• [Records for processing]
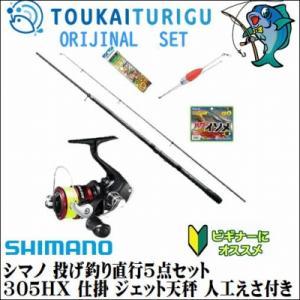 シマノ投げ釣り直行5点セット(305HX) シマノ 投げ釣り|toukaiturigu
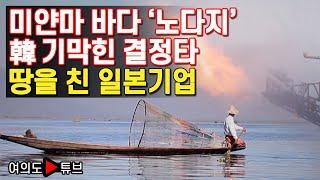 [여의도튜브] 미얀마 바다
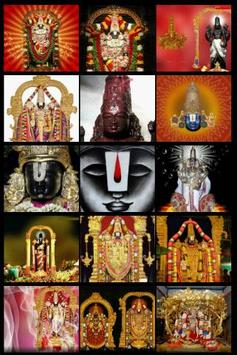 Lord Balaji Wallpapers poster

...

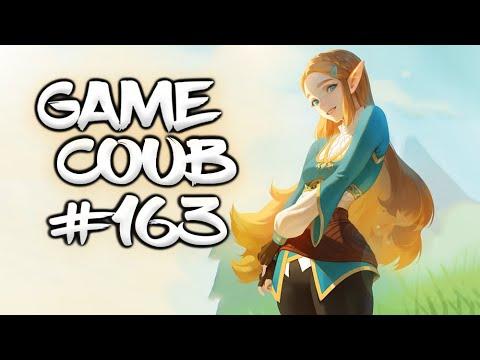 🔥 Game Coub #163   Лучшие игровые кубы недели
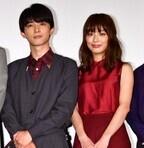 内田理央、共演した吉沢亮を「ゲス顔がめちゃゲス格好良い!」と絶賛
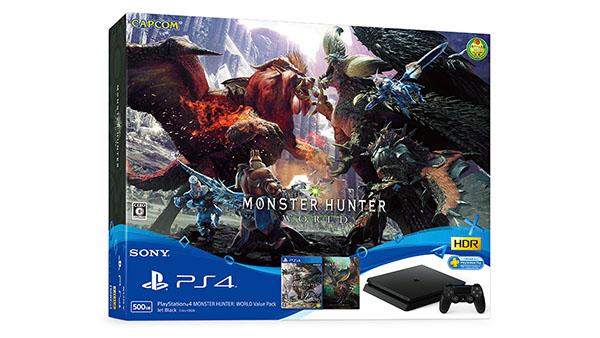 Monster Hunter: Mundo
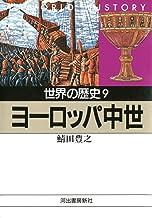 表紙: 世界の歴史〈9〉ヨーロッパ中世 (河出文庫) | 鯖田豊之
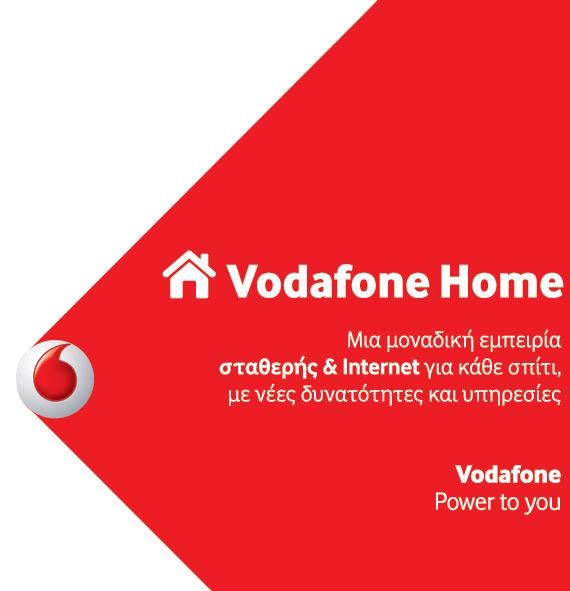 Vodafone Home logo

• [What to produce]
Look above for the line with "内田理央、共演した吉沢亮を「ゲス顔がめちゃゲス格好良い!」と絶賛", then give again exactly every line from there through the line with "Vodafone Home logo", skipping the pictures.

• [Response below]
 内田理央、共演した吉沢亮を「ゲス顔がめちゃゲス格好良い!」と絶賛
 Monster Hunter: Mundo
 表紙: 世界の歴史〈9〉ヨーロッパ中世 (河出文庫) | 鯖田豊之
 Vodafone Home logo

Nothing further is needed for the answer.